So you’re serious about improving in Jiu-Jitsu, but you still consider yourself as a hobbyist…
What are some of the things you could do to ensure that you’re making lots of progress?
Nicky Rodriguez, Nicky Ryan, and Craig Jones discussed this topic on a recent Lex Fridman podcast episode.
Here’s Nicky Rod‘s advice for BJJ hobbyists, for example:
I think being consistent… Like, find a schedule that you can consistently train. Maybe it’s 3-4 times per week, maybe it’s a little bit less… Just be consistent over the years.
I think that people are too often like: “Oh, I wanna get really good really fast”, but it definitely takes a long time to get where you wanna be.

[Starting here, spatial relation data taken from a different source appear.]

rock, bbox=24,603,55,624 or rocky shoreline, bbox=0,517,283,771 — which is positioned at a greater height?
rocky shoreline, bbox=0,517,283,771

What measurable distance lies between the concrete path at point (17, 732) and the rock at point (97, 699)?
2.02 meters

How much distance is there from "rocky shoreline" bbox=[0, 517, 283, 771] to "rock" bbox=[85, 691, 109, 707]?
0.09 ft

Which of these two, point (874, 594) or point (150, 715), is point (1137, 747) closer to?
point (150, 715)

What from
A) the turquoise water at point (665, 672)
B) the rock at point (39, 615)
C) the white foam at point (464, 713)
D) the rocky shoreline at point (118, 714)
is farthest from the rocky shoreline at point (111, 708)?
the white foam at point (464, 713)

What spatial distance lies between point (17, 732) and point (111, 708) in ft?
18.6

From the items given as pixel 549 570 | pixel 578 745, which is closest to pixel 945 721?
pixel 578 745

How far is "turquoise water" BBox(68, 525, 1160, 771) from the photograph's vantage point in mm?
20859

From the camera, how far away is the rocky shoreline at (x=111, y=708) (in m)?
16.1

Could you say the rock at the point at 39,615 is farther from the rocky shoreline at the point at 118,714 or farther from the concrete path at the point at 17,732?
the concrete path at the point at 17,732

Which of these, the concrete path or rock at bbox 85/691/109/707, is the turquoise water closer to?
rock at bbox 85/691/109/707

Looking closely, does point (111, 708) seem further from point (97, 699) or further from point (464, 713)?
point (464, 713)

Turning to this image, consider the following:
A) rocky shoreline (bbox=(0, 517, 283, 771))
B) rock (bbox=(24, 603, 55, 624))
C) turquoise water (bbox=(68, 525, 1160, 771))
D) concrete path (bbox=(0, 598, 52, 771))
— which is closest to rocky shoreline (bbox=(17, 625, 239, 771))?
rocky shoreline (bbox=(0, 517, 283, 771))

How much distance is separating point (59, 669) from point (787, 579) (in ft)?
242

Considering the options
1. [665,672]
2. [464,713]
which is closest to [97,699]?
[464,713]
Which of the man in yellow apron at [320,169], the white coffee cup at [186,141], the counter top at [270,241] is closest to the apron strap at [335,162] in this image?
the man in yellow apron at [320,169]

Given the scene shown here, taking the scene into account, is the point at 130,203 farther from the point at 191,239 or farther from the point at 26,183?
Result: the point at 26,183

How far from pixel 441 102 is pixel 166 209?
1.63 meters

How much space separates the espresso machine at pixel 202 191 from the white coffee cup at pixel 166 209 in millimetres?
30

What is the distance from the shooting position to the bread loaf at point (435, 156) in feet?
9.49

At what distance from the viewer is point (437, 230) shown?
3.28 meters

Nicky Ryan also had great advice – and it’s got to do with filming yourself:
One big thing for me, that I started doing once B-Team was formed, was – filming all of your rounds and then watching it every day. Because you can see what specific problems you’re having and base your positional rounds around those problems.
And what about Craig Jones? Well, his advice is more for those BJJ hobbyists who want to train at 110% all the time:
Not every round is to be a fight to the death. I feel like you’re going to get injured, burnt out that way.
You’re not going to learn as much.
But what happens if you’re an older practitioner, who’s also a higher belt…
How are you supposed to “justify” it to yourself that you’re a hobbyist and now getting challenged by up-and-coming blue belts?
Jones has a simple word of advice:
Reframe the victory, you know? If it’s a young, upcoming guy and he cannot submit you… You know, that’s a moral victory.